The split second decision saved his life: “Anyway, off I went, trotting across the grass and the next salvo of mortar-shells came down. The first one got me, bowling me over like a rabbit; all I felt was an enormous blow in my right leg, like a blow from a sledge-hammer; there was no pain, just numbness. The second shell landed in the slit-trench that I’d just left and killed poor Hicks and Forsyth.”

The shell took a large chunk out of Mitchell’s ankle, a wound which would leave him in plaster for months. Even with his wound, though, he hopped and jumped to reach and help another of his men, who had suffered a terrible leg injury.

Shipped home, he recuperated with his parents, and his mother put Wintergreen Oil on his cast to mask the unavoidable stench of the slowly-healing wound beneath.

By the time the young man was fit for duty once more, the war was newly over, but there was still work for him in Germany.

In 1946 he was a junior member of a court martial taken against a group of German soldiers who had murdered inmates of a German military prison.

Some of the guilty received death sentences. Peter Mitchell wrote: “...I must say the responsibility lay heavy; at the end of each day we five retired to consider the day’s evidence, and as junior member, I always had to give my opinion first; I leaned over backwards to define any weakness in the prosecuting evidence - we all of us did - and it is probable that one or two guilty men got acquitted as a result.

“But the rest, the guilty ones, got the death penalty, and that’s not something to be treated other than with the greatest care and responsibility. The death penalty to our modern ears, may sound shocking and brutal; but what those men did was shocking and brutal, and in the climate of death and destruction of the last five years their punishment was entirely in context.”

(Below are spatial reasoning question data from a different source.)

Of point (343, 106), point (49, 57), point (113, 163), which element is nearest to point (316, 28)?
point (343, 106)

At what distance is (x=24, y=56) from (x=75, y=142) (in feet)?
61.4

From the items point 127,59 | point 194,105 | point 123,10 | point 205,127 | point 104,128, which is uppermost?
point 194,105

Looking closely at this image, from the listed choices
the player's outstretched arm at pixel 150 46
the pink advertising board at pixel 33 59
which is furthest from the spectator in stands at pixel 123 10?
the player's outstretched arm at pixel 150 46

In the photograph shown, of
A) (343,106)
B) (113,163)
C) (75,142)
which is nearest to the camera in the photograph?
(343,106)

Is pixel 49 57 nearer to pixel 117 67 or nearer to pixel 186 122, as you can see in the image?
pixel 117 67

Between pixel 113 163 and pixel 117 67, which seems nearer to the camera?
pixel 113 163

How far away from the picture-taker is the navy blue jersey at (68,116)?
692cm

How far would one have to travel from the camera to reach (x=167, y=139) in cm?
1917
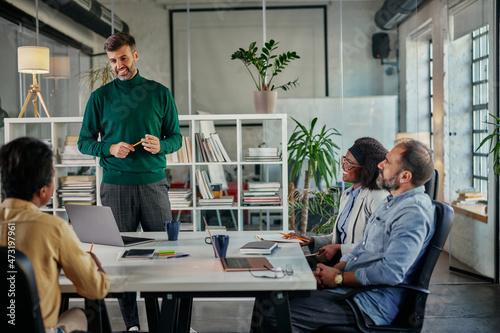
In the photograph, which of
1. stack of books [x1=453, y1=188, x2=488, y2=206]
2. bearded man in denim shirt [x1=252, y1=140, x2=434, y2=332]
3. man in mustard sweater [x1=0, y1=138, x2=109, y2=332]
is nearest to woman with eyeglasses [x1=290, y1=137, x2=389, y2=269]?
bearded man in denim shirt [x1=252, y1=140, x2=434, y2=332]

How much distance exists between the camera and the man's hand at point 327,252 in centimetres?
265

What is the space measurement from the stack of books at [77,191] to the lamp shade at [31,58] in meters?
0.97

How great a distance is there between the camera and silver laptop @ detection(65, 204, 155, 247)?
91.6 inches

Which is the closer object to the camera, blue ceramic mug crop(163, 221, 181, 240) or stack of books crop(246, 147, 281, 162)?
blue ceramic mug crop(163, 221, 181, 240)

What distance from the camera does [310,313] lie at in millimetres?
2150

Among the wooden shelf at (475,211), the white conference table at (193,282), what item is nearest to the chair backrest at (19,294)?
the white conference table at (193,282)

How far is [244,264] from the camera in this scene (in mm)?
1972

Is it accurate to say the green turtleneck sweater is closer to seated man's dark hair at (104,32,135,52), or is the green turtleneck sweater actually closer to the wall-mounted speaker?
seated man's dark hair at (104,32,135,52)

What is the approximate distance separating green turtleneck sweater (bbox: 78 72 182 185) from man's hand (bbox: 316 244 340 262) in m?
1.13

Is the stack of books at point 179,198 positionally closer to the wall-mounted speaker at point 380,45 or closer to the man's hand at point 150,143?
the man's hand at point 150,143

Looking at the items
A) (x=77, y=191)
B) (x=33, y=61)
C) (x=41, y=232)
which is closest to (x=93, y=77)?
(x=33, y=61)

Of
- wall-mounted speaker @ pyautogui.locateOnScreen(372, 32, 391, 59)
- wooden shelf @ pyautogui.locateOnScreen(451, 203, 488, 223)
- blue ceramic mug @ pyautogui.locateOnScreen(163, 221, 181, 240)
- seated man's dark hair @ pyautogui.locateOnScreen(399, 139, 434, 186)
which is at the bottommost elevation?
wooden shelf @ pyautogui.locateOnScreen(451, 203, 488, 223)

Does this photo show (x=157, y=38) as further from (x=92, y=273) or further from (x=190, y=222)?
(x=92, y=273)

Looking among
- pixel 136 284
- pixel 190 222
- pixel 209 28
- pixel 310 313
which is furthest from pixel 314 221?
pixel 136 284
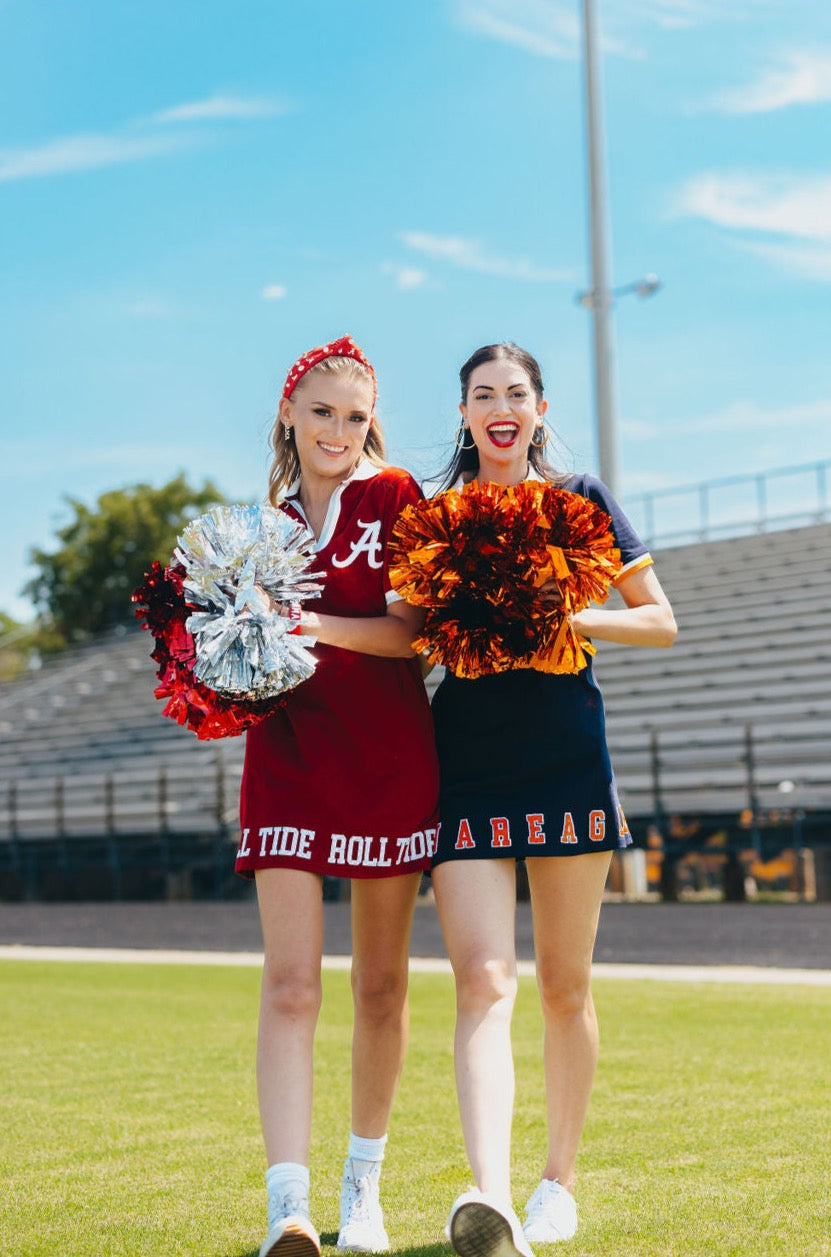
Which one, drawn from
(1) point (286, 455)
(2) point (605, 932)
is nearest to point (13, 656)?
(2) point (605, 932)

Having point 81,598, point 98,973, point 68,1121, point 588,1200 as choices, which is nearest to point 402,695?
point 588,1200

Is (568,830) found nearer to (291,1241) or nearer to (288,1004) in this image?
(288,1004)

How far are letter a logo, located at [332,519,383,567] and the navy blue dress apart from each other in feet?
1.02

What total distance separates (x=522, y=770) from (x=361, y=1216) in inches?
39.6

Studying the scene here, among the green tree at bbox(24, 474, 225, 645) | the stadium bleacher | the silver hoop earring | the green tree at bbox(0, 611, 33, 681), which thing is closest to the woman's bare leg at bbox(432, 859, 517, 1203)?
the silver hoop earring

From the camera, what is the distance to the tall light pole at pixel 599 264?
17375mm

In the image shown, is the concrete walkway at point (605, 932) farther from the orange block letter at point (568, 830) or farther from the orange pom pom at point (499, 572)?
the orange pom pom at point (499, 572)

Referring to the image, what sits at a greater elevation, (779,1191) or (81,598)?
(81,598)

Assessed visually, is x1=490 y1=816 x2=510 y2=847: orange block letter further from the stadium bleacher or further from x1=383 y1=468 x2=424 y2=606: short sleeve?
the stadium bleacher

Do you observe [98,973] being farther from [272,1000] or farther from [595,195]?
[595,195]

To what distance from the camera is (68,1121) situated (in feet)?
15.3

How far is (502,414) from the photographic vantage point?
335 centimetres

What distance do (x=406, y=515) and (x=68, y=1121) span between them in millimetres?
2625

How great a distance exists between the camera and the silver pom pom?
9.59 ft
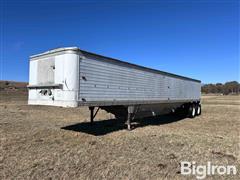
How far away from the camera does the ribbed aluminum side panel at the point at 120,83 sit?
9.30 m

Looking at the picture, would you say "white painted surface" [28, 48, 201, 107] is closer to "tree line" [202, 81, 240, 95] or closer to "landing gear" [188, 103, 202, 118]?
"landing gear" [188, 103, 202, 118]

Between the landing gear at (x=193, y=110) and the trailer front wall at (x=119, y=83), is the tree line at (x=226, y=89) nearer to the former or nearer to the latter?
the landing gear at (x=193, y=110)

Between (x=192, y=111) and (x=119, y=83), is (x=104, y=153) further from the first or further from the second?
(x=192, y=111)

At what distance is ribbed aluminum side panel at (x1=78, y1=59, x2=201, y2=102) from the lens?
9.30m

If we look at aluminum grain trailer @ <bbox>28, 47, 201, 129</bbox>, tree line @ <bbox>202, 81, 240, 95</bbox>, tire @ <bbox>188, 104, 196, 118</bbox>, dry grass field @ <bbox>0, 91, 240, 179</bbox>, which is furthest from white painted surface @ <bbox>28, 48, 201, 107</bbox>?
tree line @ <bbox>202, 81, 240, 95</bbox>

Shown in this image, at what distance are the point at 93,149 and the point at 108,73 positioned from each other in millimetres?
3695

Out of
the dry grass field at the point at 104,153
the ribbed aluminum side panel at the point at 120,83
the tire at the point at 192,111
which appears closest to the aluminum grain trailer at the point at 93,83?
the ribbed aluminum side panel at the point at 120,83

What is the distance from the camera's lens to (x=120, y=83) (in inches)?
435

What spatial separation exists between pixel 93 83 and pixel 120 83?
1848 mm

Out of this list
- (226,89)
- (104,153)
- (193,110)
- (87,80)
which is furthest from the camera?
(226,89)

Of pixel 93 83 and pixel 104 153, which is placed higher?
pixel 93 83

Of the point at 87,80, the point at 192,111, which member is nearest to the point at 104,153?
the point at 87,80

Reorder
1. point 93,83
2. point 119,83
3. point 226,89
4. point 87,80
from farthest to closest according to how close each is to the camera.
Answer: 1. point 226,89
2. point 119,83
3. point 93,83
4. point 87,80

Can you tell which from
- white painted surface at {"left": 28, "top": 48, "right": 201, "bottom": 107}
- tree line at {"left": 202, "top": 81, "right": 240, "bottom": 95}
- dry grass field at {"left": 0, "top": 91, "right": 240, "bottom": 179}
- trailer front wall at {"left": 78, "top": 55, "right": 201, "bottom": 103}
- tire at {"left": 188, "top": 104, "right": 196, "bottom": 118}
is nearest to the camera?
dry grass field at {"left": 0, "top": 91, "right": 240, "bottom": 179}
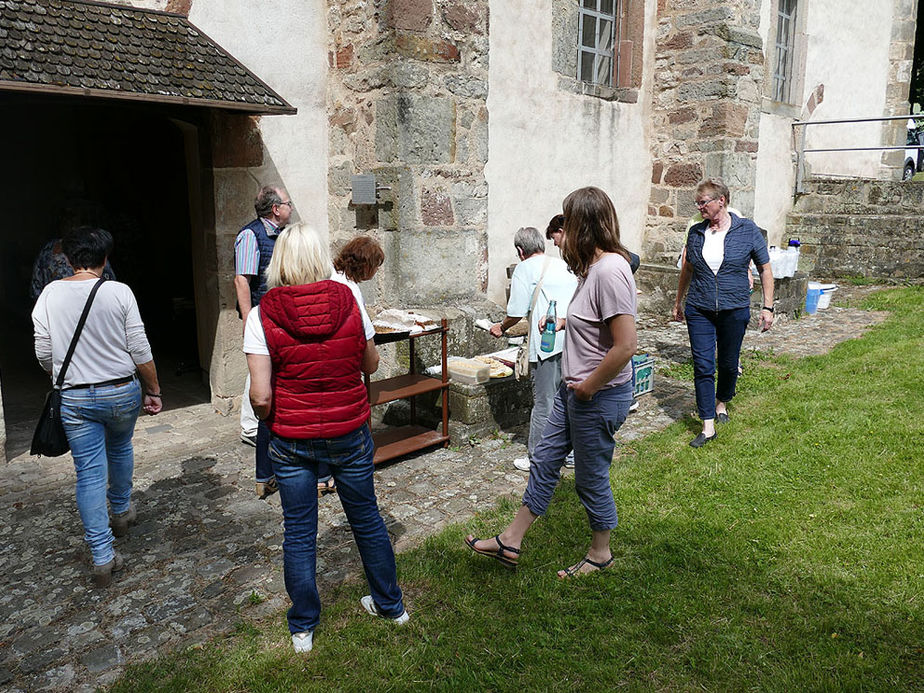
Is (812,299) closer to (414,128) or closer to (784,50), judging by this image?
(784,50)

On being demobbed, he studied medicine at Exeter College, Oxford. GP training and his 32 years of service in Wootton Bassett lay ahead. He served not just as a GP but also as a campaigner who fought to protect the countryside around his adopted community from being developed and despoiled.

When Dr Mitchell retired, such was his popularity that a public fund was opened to purchase a gift. Mitchell Close, opposite Tinkers Lane Surgery, was named in his memory. Dr Mitchell’s full account of the war and his early life can be found at www.davidmitchell.co.uk.